Tendo em vista que uma parte da quantidade de jovens, os quais deixaram o ambiente escolar, possuem parentesco com outra pessoa que também parou de estudar. O conjunto familiar desses cidadãos em formação é de extrema importância, já que, é papel desse grupo incentivar a permanência dos alunos. E este é só um fator da desigualdade escolar sofrida por aqueles, os quais ficam as margens da sociedade. Não só geograficamente, como também, na parte socioeconômica. Dessa forma o problema se torna algo que todos deveriam se preocupar.

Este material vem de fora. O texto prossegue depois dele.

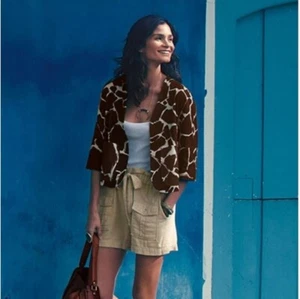 Anthropologie Leifsdottir Animal Print Blazer/jacket Womens Size Small - Picture 1 of 6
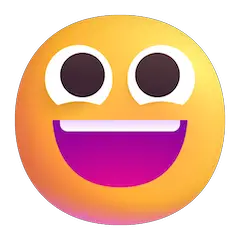 😀 Cara con amplia sonrisa Emoji en Windows
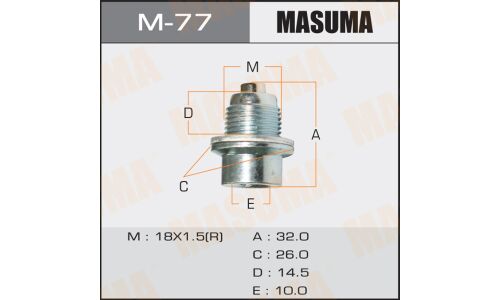 Болт маслосливной A/T С МАГНИТОМ Masuma Honda ACCORD.CF3, CF4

Some-se a isso os fatores que levam ao desinteresse para com os estudos: a falta de estimulo, gravidez na adolescência, a necessidade de contribuir economicamente em casa, levando a busca por emprego, alguma enfermidade. Torna-se cada vez mais evidente a condição emocional precária desses brasileiros. Uma vez que todos os problemas citados anteriormente citados também são evidências da pouca valorização do cuidado com a saúde mental. Frente a isso os governos, estaduais e federais, têm poucas medidas preventivas. Posto que transtornos mentais como ataques de pânico, depressão ainda são considerados tabus.
Portanto, torna-se imprescindível, que uma análise mais detalhada das demandas da população infanto-juvenil por especialistas das áreas de educação, saúde e social, tendo em vista a importância do diálogo com o povo, é crucial para a prevenção da evasão escolar. Assim o MEC(Ministério da Educação) e o governo federal, por meio de propagandas, transmitidas pelos meios, os quais os públicos-alvo tenham acesso: televisão, mídias sociais, podem diminuir o número de crianças e adolescentes fora dos colégios.